Co-occurring physical health conditions: Both BED and binge eating can lead to physical health issues.
Treatment: Both BED and bulimia are treatable. Therapy, lifestyle changes, and — in some cases — medications can help improve your symptoms.
Learn more about therapy for eating disorder treatment.
Because both BED and bulimia involve binge eating, many people confuse the two. A trained healthcare professional can help you find the correct eating disorder diagnosis and treat you accordingly.
Key differences
At first glance, bulimia and BED are quite similar. Understanding the distinctions between bulimia and BED is important for getting the right treatment.
Here are some key differences:
Compensatory behaviors: Unlike BED, bulimia involves trying to counteract the effects of binge eating, like self-induced vomiting, laxative misuse, fasting, or excessive exercise.
Prevalence: BED is more common than bulimia nervosa. In the US, about 1% of people will have bulimia at some point in their lives. For BED, that number rises to 2.8%.
Body weight: People with BED are more likely to be overweight or obese.

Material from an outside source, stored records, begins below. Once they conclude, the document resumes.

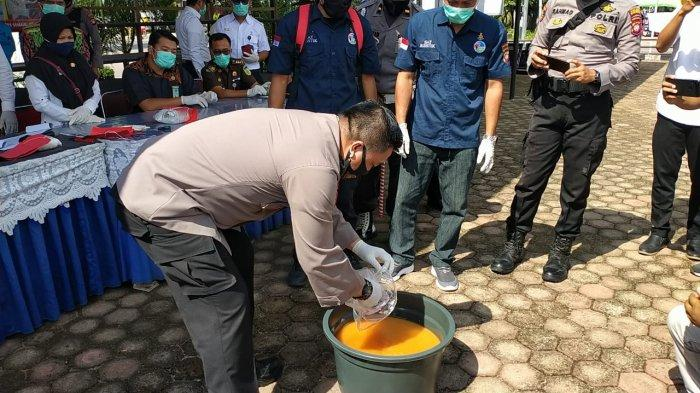 Polres Sanggau Musnahkan Barang Bukti 4,89 Kg Sabu dari Dua Kasus Berbeda
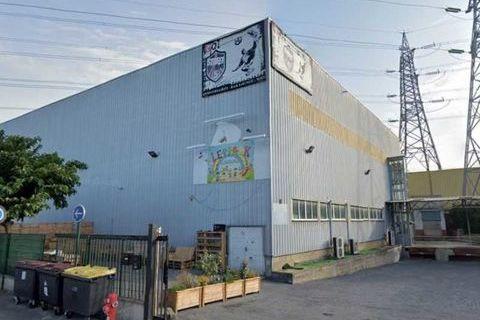 Entrepôts - A LOUER - 2140 m² non divisibles 10700 94470 Boissy saint leger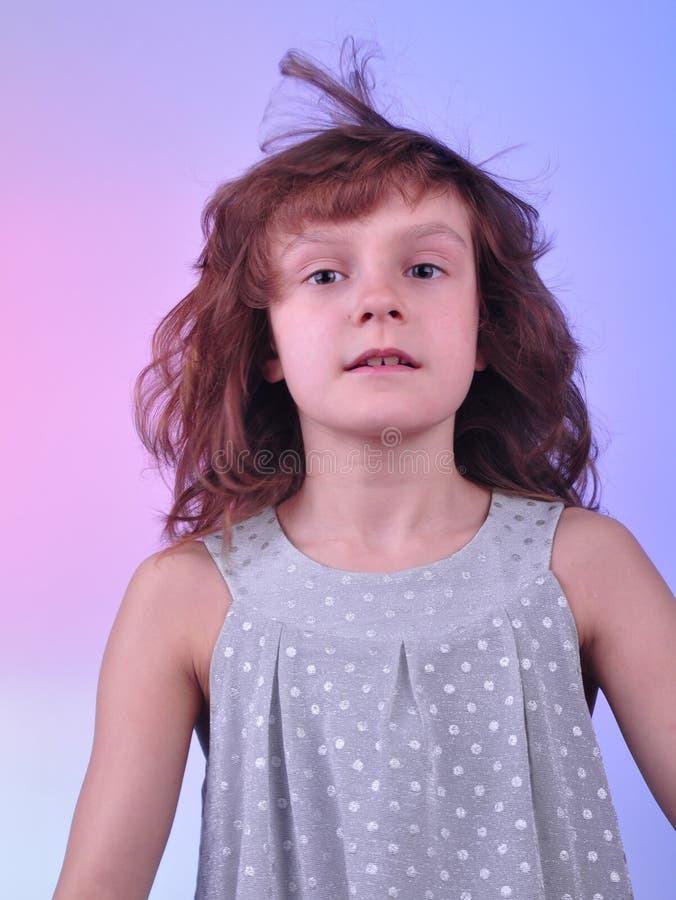 Menina bonita da criança de 8 anos no vestido de prata imagens de stock royalty free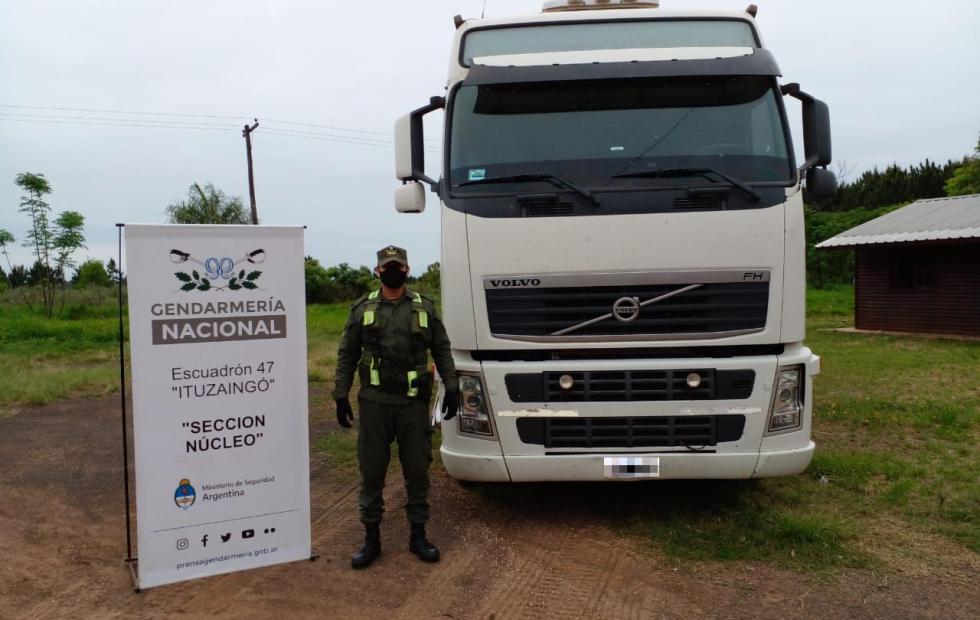 Incautan en Corrientes 65 toneladas de soja que era contrabandeada en camiones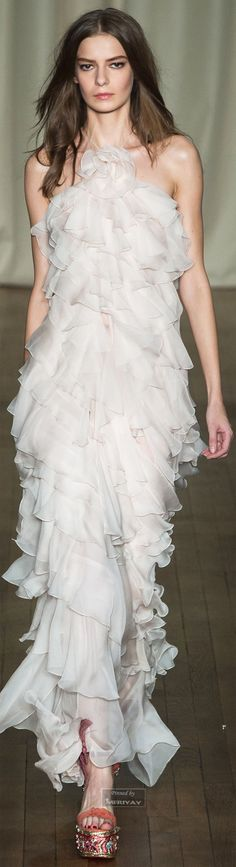 Marchesa.Spring Summer 2015... I BET THIS GOWN IS SO FUN TO WEAR... BUT YOU CAN'T TELL BY THE MODELS FACE ;)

People with bulimia may fall in a more 'normal' weight range, although this isn't always the case.
Body image: People with bulimia are more likely to have body image disturbances and an obsession with weight loss. However, people with BED may also have difficulties with body image.
Frequency: While both disorders involve binge eating, the frequencies can differ. BED is diagnosed if episodes occur at least once a week for three months without compensatory behaviors.
Health consequences: Bulimia can lead to electrolyte imbalances, gastrointestinal issues, and dental problems due to purging. BED is associated with obesity-related conditions like type 2 diabetes, hypertension, and cardiovascular disease.
If you think you have BED or bulimia, a healthcare professional can help you find a diagnosis and get the treatment you need.
When to contact a healthcare professional
If you or someone you know exhibits signs of bulimia or BED, it's essential to seek professional help. Early intervention can prevent complications and improve outcomes.
Consider reaching out to a healthcare professional if you experience any of the following symptoms:
Frequent episodes of eating large amounts of food in a short time
Engaging in purging behaviors or excessive exercise after eating
Feelings of distress, shame, or guilt related to eating habits
Preoccupation with body weight or shape
A medical professional specializing in can provide a comprehensive assessment and recommend appropriate treatment options.